--- Supplied data Enclosed Below ---

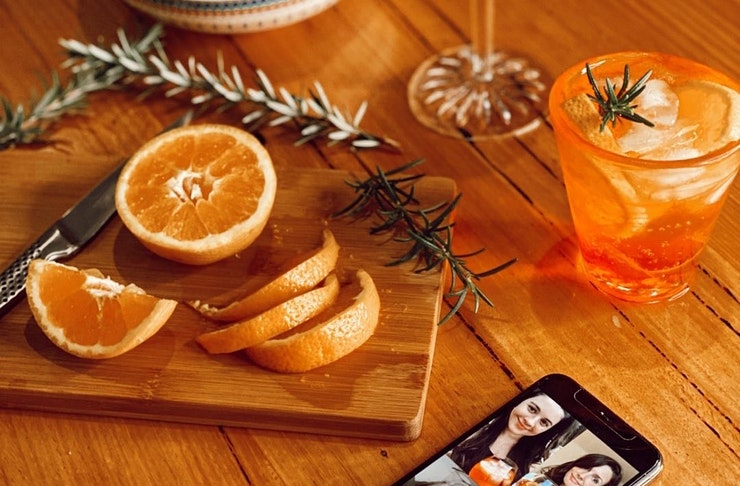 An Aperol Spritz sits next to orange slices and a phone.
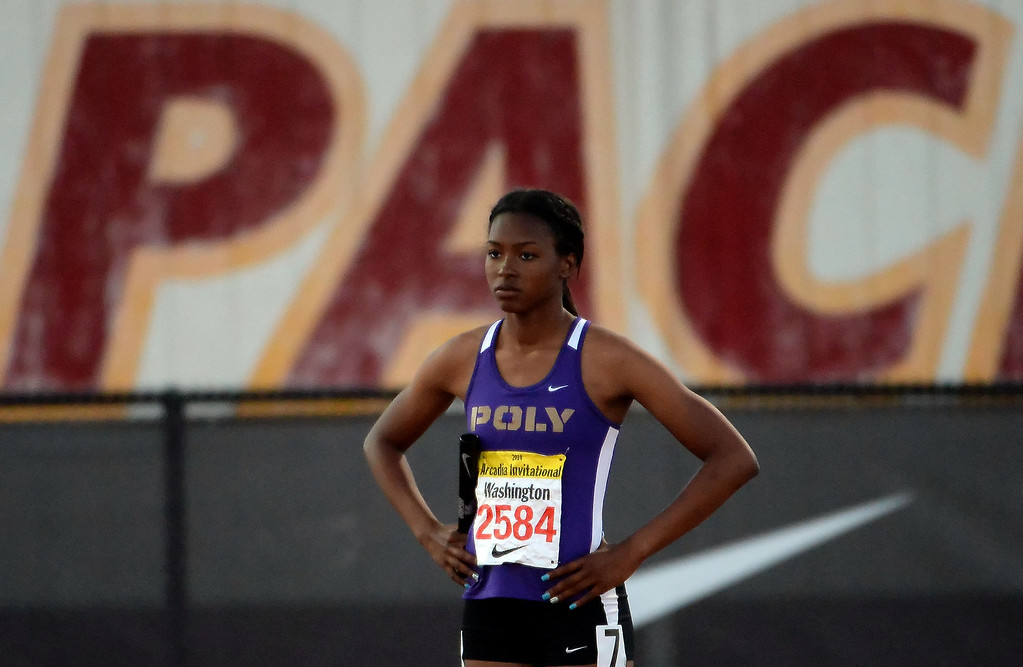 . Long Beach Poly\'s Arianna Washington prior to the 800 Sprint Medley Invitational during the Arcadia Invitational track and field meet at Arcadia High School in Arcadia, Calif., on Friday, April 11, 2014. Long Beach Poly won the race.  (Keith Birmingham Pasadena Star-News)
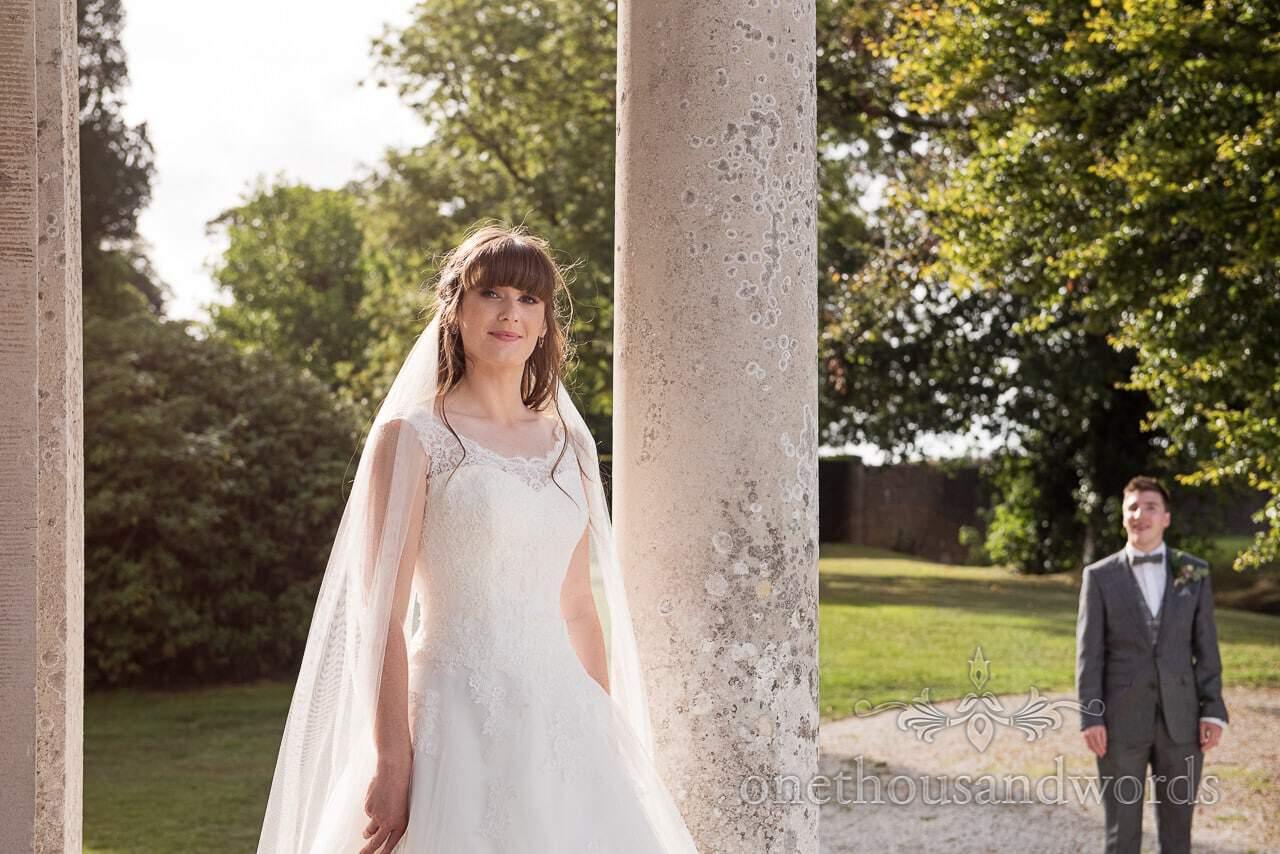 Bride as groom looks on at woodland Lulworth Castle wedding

--- End of Enclosed Supplied data ---

▶ Exercise
The expected output is the lines from the line that contains "Birmingham Pasadena Star-News)" through the last line of the material, reproduced exactly, with both ends present and pictures absent.

▶ Answer box
 . Long Beach Poly\'s Arianna Washington prior to the 800 Sprint Medley Invitational during the Arcadia Invitational track and field meet at Arcadia High School in Arcadia, Calif., on Friday, April 11, 2014. Long Beach Poly won the race.  (Keith Birmingham Pasadena Star-News)
 Bride as groom looks on at woodland Lulworth Castle wedding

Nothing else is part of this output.